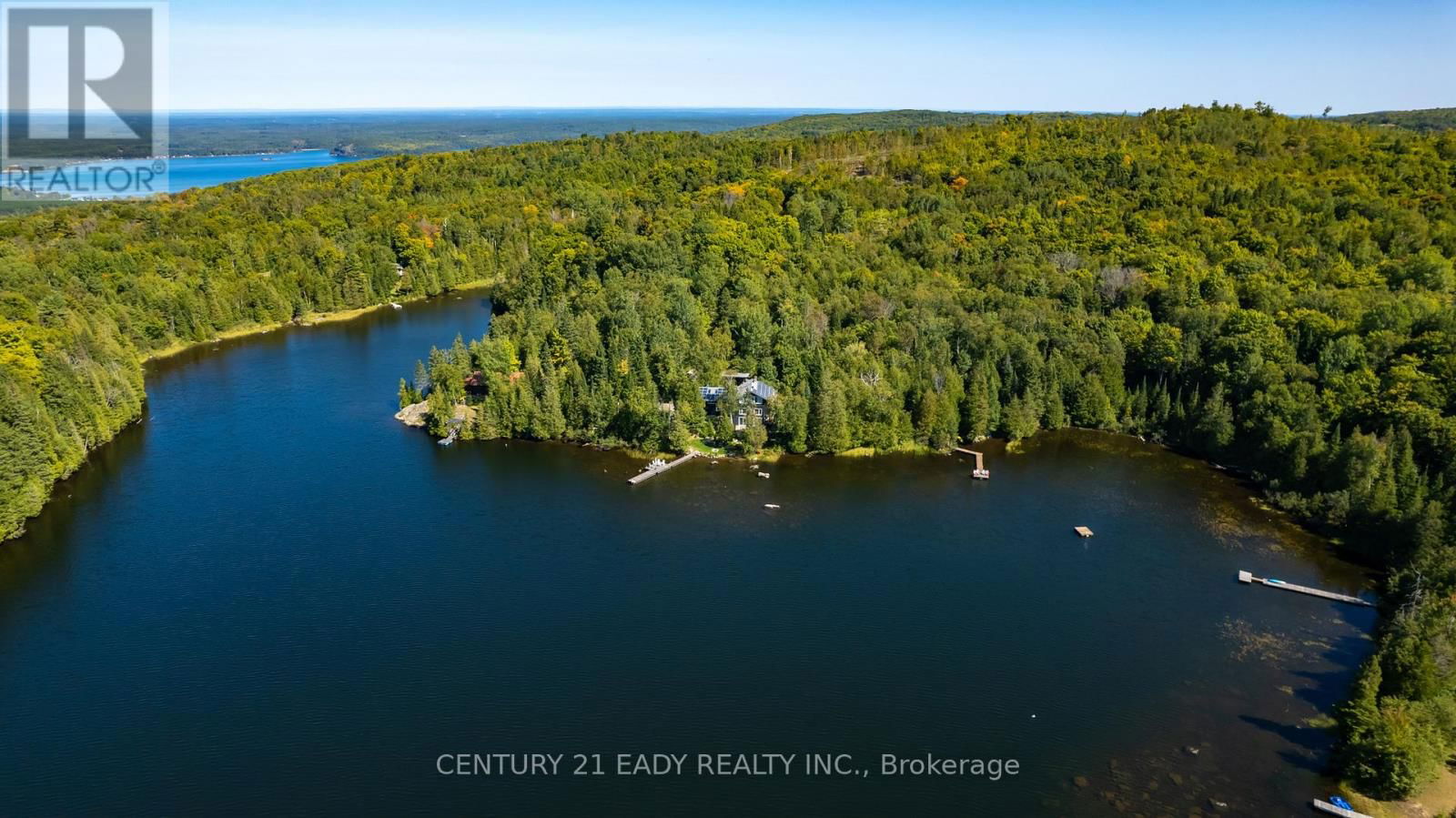0 HUDSON TRAIL Image 23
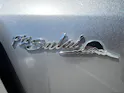 Suzuki Swift 1.2 Piz Sulai Hybrid 4x4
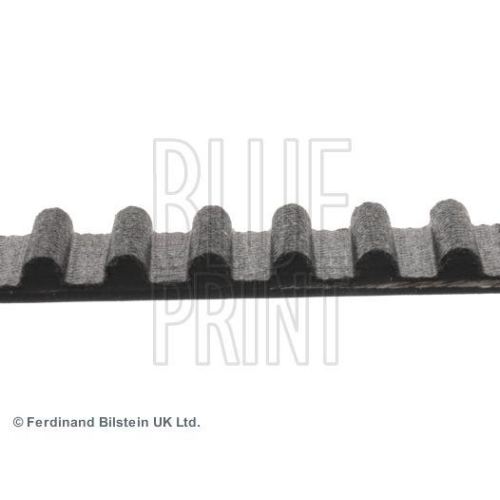Zahnriemen Blue Print ADT37531 f&uuml;r Toyota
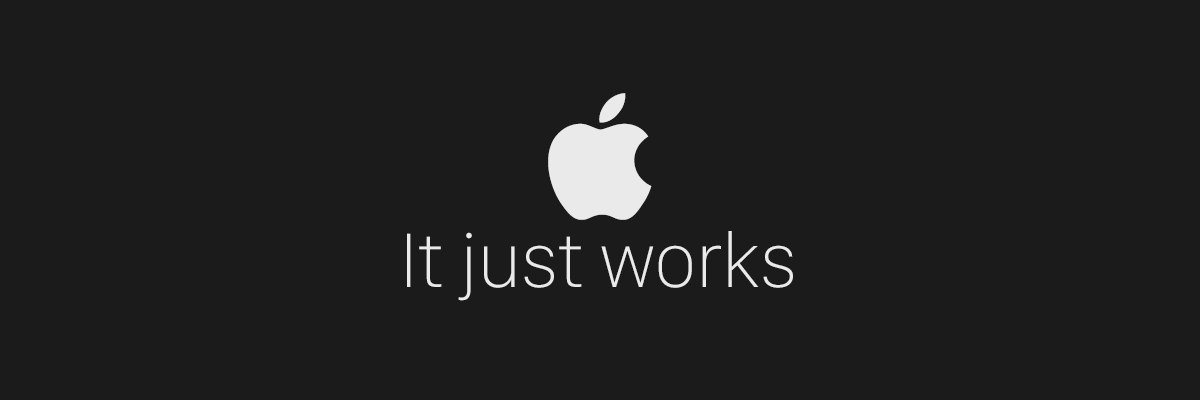 itjustworks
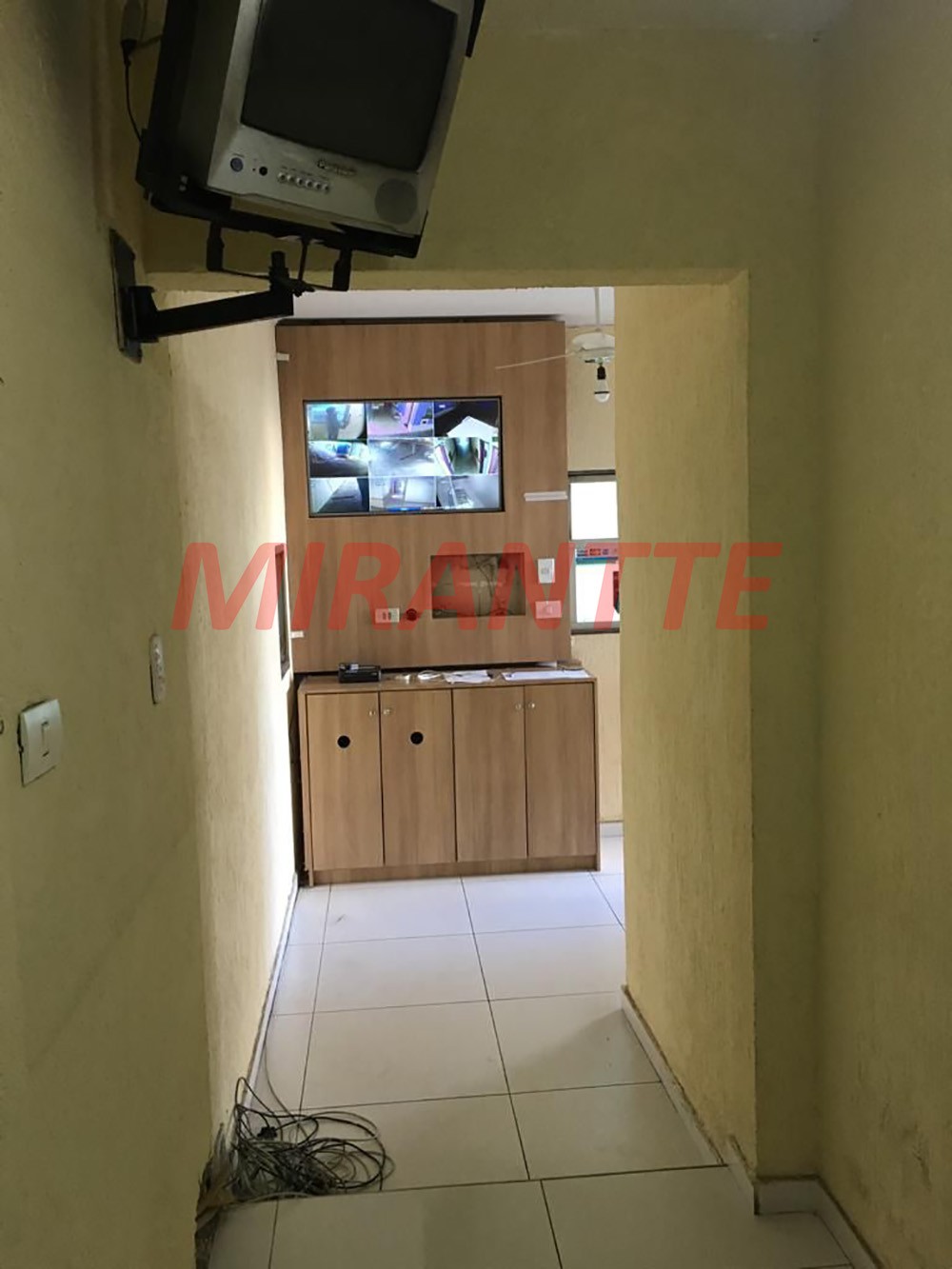 Comercial em Vila Prudente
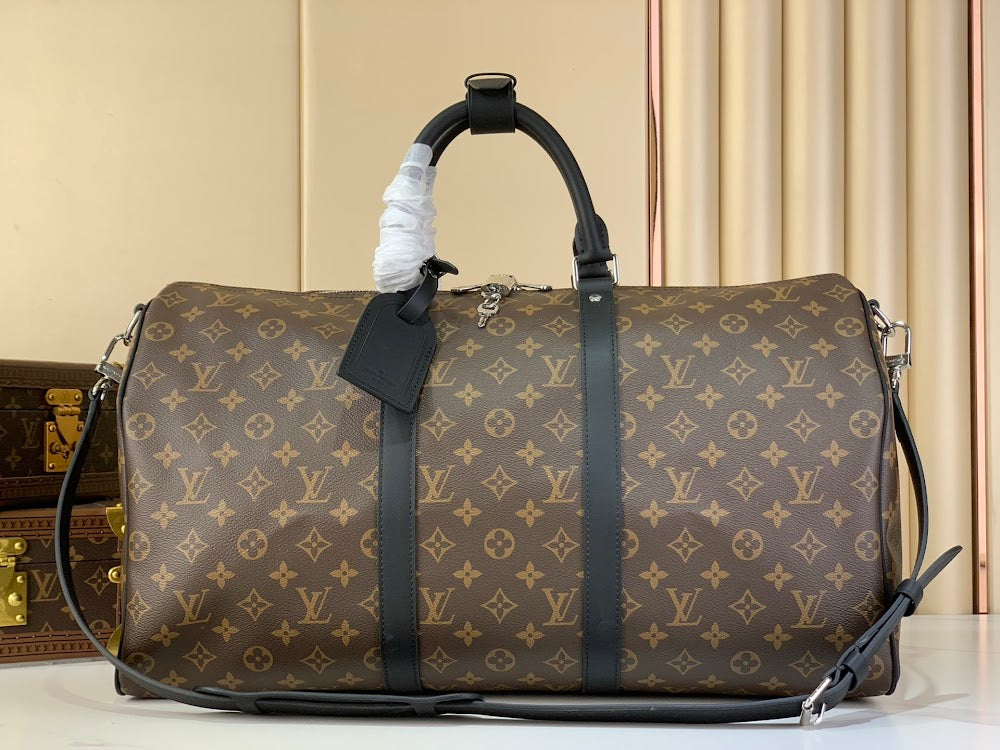 Dragons Bags ln Luxury Bag --96520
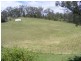 113 Geraghty Street BEMBOKA 2550, Bemboka NSW 2550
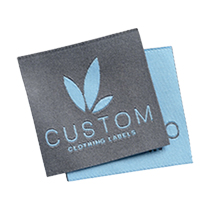 Digitizing sample 1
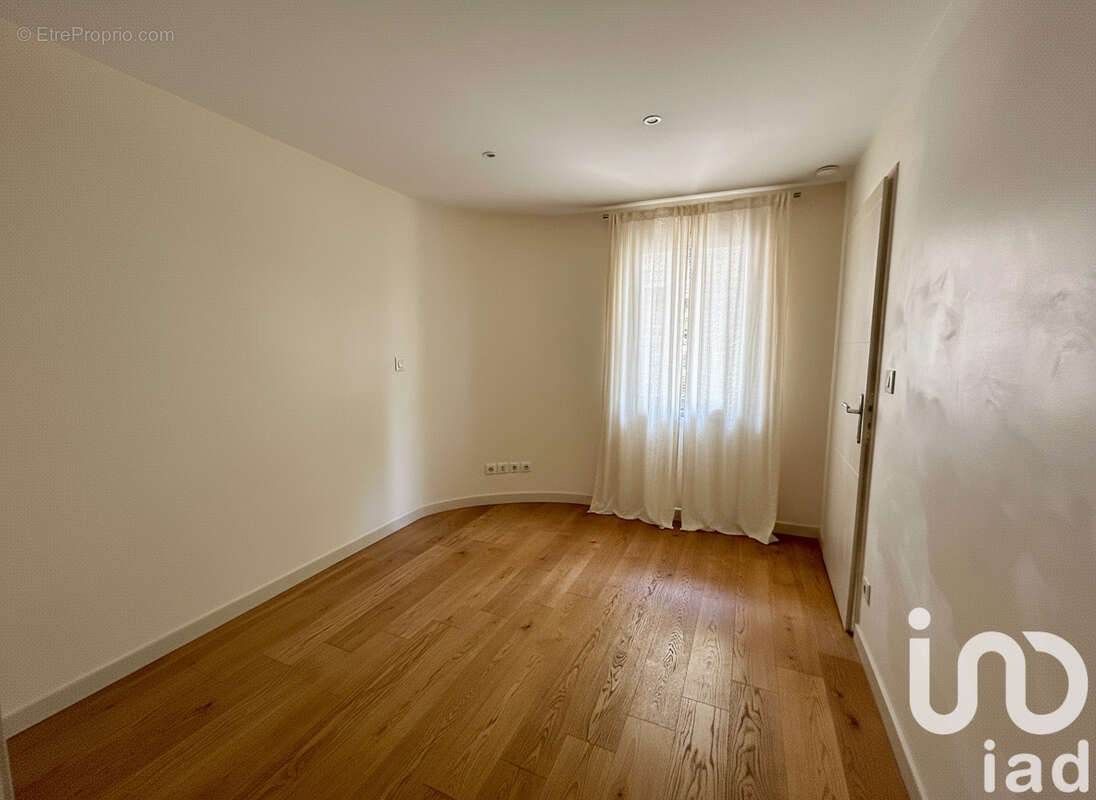 Photo 6 - Appartement à ANNECY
--------
## WHAT TO DO
Find the line containing "113 Geraghty Street", then extract it and every line after it to the end of the data above, exactly and nothing else, without pictures.

## EXERCISE OUTPUT
 113 Geraghty Street BEMBOKA 2550, Bemboka NSW 2550
 Digitizing sample 1
 Photo 6 - Appartement à ANNECY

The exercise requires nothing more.